Instrução escrita a: Duplique o excerto sobre os filmes de 2018 desde "2018 foi um" até "Joel Coen, 2018)", inclusive.

··· Excerto do documento

2018 foi um ano recheado de filmes. Infelizmente, para mim, não foi recheado de filmes recém-estreados. Não obstante, não quero deixar de assinalar alguns títulos marcantes dos últimos dozes meses. Por favor, não se confunda esta lista que apresento por ordem alfabética com o assinalar de “o melhor” seja do que for. É apenas o reflexo da minha cinefilia, dos meus gostos e daquilo que consegui efectivamente ver. Por isso, deixo também no final uma resenha de todos os títulos que gostava de ter visto e (ainda) não vi.

A Balada de Buster Scruggs (The Ballad of Buster Scruggs, Ethan e Joel Coen, 2018)

Uma prova de que o panorama de produção e distribuição cinematográfica está a mudar foi a estreia do mais recente filme dos irmãos Coen no canal Netflix. Filme-mosaico com várias histórias passadas no antigo e selvagem oeste norte-americano, A Balada de Buster Scruggs é um produto inconfundível das sensibilidades de Ethan e Joel Coen. O trágico e o cómico andam de mãos dadas na companhia do prosaico e da violência inusitada, tudo regado com pinceladas de surrealismo, para desenhar um retrato da labuta humana e da evidência das suas fraquezas e defeitos. A não subestimar e a não perder.

 

A Forma da Água (The Shape of Water, Guillermo del Toro, 2017)

Guillermo del Toro revela-se aqui como um incurável romântico, mas continua fiel ao seu afecto pelos «monstros» e pelo outro. Talvez a caracterização das personagens de A Forma da Água seja tão óbvia como as suas referências cinéfilas, e, possivelmente, o sublinhar a grosso da origem da verdadeira monstruosidade no seu centro seja pouco subtil. Mas, num mundo em que tememos o que não entendemos, e numa indústria cinematográfica que tende para a normalização e homogeneidade, é de aplaudir a subversão e a heterogeneidade da aceitação e da tolerância que o realizador mexicano nos propõe. 

 

Aniquilação (Annihilation, Alex Garland, 2018)

······

Instrução escrita b: Selecione nos registos abaixo todas as linhas que contêm a palavra "green" e copie-as.

··· Registos de dados

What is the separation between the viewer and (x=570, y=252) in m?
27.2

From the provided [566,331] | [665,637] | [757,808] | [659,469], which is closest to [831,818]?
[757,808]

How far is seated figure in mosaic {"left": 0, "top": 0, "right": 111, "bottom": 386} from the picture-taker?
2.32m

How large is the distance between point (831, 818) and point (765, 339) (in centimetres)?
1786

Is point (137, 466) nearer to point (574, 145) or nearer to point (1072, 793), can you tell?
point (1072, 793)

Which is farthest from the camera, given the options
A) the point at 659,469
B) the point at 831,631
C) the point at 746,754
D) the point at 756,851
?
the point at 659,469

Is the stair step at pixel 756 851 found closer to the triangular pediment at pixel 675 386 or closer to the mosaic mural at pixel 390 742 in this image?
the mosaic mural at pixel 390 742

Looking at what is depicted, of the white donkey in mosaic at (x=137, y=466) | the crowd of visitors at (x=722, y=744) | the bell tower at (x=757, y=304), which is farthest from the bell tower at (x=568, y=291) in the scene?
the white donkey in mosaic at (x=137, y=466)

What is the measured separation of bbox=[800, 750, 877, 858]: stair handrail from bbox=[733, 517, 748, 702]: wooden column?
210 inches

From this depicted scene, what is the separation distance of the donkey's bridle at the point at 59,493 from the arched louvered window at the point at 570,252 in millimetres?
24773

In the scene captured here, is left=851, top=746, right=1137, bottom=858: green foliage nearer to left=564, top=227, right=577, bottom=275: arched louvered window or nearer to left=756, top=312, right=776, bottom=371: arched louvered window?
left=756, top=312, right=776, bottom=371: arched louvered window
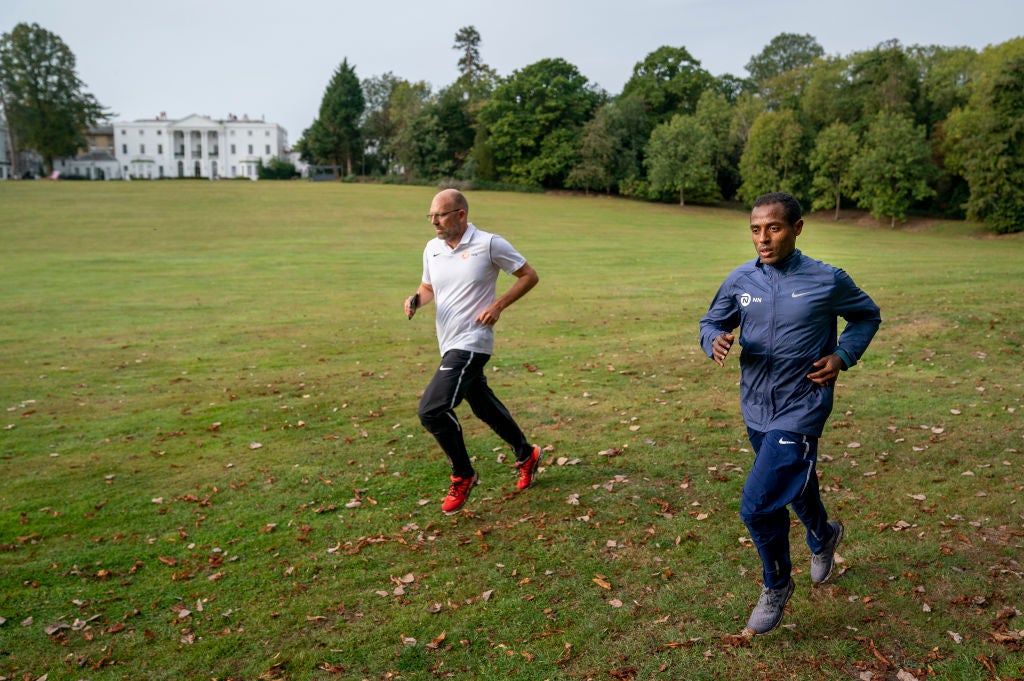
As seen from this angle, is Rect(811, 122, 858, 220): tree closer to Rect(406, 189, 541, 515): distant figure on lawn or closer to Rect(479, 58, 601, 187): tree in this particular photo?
Rect(479, 58, 601, 187): tree

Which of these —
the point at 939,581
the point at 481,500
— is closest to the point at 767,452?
→ the point at 939,581

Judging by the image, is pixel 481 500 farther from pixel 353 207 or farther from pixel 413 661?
pixel 353 207

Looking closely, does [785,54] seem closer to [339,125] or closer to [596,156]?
[596,156]

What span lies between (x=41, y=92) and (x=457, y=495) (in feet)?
387

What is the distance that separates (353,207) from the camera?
6047cm

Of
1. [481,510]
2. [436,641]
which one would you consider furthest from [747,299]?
[481,510]

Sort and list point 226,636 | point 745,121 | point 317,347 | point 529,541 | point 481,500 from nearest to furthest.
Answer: point 226,636
point 529,541
point 481,500
point 317,347
point 745,121

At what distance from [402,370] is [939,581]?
919 cm

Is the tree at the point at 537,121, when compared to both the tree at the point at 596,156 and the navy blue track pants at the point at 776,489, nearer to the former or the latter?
the tree at the point at 596,156

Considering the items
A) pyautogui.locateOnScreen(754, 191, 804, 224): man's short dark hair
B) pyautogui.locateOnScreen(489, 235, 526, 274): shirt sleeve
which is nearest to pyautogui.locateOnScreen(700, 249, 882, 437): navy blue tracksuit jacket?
pyautogui.locateOnScreen(754, 191, 804, 224): man's short dark hair

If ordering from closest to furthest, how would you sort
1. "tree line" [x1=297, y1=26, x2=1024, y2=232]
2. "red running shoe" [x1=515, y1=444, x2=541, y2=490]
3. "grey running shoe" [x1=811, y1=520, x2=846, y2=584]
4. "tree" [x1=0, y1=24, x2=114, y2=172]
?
"grey running shoe" [x1=811, y1=520, x2=846, y2=584]
"red running shoe" [x1=515, y1=444, x2=541, y2=490]
"tree line" [x1=297, y1=26, x2=1024, y2=232]
"tree" [x1=0, y1=24, x2=114, y2=172]

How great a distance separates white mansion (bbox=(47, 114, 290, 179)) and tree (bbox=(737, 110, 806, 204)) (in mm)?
101661

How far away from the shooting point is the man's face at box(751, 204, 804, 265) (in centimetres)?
447

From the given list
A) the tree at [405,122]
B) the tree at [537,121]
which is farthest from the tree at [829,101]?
the tree at [405,122]
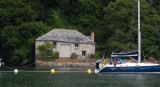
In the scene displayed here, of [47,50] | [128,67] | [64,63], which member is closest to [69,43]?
[47,50]

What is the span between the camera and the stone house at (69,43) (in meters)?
67.5

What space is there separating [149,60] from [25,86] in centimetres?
3444

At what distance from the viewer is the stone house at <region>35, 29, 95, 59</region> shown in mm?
67500

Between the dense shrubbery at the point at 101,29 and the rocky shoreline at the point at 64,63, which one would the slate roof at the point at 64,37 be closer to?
the dense shrubbery at the point at 101,29

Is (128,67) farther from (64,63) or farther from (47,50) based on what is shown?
(47,50)

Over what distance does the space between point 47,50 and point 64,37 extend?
4068 mm

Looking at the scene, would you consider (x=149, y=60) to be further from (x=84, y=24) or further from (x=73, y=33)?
(x=84, y=24)

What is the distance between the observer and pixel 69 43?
67875 mm

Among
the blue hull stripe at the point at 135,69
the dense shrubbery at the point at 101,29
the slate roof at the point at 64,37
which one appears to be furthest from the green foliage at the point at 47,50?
the blue hull stripe at the point at 135,69

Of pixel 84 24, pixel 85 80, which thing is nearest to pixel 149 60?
pixel 84 24

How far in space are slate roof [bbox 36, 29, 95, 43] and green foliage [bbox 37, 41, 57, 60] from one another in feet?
6.44

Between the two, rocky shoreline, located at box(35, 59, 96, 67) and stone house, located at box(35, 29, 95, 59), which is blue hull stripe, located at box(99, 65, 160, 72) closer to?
rocky shoreline, located at box(35, 59, 96, 67)

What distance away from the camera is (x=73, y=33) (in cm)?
6906

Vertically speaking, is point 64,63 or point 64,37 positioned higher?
point 64,37
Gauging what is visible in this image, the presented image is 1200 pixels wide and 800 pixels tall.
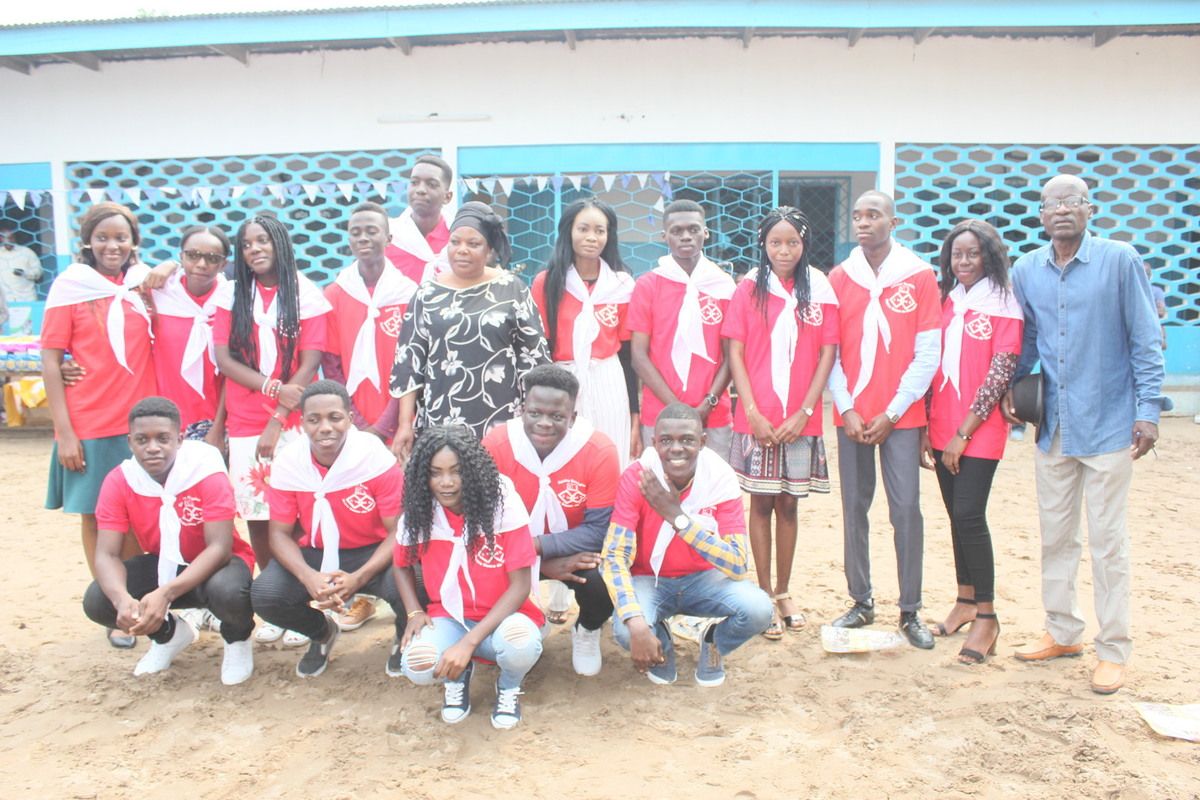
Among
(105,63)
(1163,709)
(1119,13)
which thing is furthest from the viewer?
(105,63)

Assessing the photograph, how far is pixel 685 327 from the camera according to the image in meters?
3.71

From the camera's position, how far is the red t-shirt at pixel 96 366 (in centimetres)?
358

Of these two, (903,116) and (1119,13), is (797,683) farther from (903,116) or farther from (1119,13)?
(1119,13)

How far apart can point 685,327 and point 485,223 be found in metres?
0.93

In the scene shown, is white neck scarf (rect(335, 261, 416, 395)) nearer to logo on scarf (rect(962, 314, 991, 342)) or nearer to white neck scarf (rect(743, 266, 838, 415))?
white neck scarf (rect(743, 266, 838, 415))

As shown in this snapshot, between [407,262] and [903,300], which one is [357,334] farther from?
[903,300]

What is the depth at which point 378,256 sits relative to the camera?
12.5ft

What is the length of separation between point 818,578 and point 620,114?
242 inches

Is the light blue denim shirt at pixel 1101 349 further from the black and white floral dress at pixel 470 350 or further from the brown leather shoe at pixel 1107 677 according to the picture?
the black and white floral dress at pixel 470 350

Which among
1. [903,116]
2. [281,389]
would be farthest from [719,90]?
[281,389]

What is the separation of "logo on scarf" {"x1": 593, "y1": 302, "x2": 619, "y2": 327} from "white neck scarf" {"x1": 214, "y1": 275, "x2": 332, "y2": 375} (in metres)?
1.13

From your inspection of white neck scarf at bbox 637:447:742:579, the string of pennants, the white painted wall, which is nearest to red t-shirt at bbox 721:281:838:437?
white neck scarf at bbox 637:447:742:579

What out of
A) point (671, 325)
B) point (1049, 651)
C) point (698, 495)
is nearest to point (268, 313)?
point (671, 325)

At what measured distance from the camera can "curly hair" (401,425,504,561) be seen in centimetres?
291
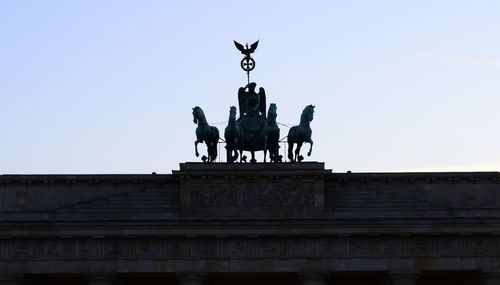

······

Solução a:
2018 foi um ano recheado de filmes. Infelizmente, para mim, não foi recheado de filmes recém-estreados. Não obstante, não quero deixar de assinalar alguns títulos marcantes dos últimos dozes meses. Por favor, não se confunda esta lista que apresento por ordem alfabética com o assinalar de “o melhor” seja do que for. É apenas o reflexo da minha cinefilia, dos meus gostos e daquilo que consegui efectivamente ver. Por isso, deixo também no final uma resenha de todos os títulos que gostava de ter visto e (ainda) não vi.

A Balada de Buster Scruggs (The Ballad of Buster Scruggs, Ethan e Joel Coen, 2018)

Solução b:
In the scene captured here, is left=851, top=746, right=1137, bottom=858: green foliage nearer to left=564, top=227, right=577, bottom=275: arched louvered window or nearer to left=756, top=312, right=776, bottom=371: arched louvered window?
which one appears to be furthest from the green foliage at the point at 47,50?
How far in space are slate roof [bbox 36, 29, 95, 43] and green foliage [bbox 37, 41, 57, 60] from one another in feet?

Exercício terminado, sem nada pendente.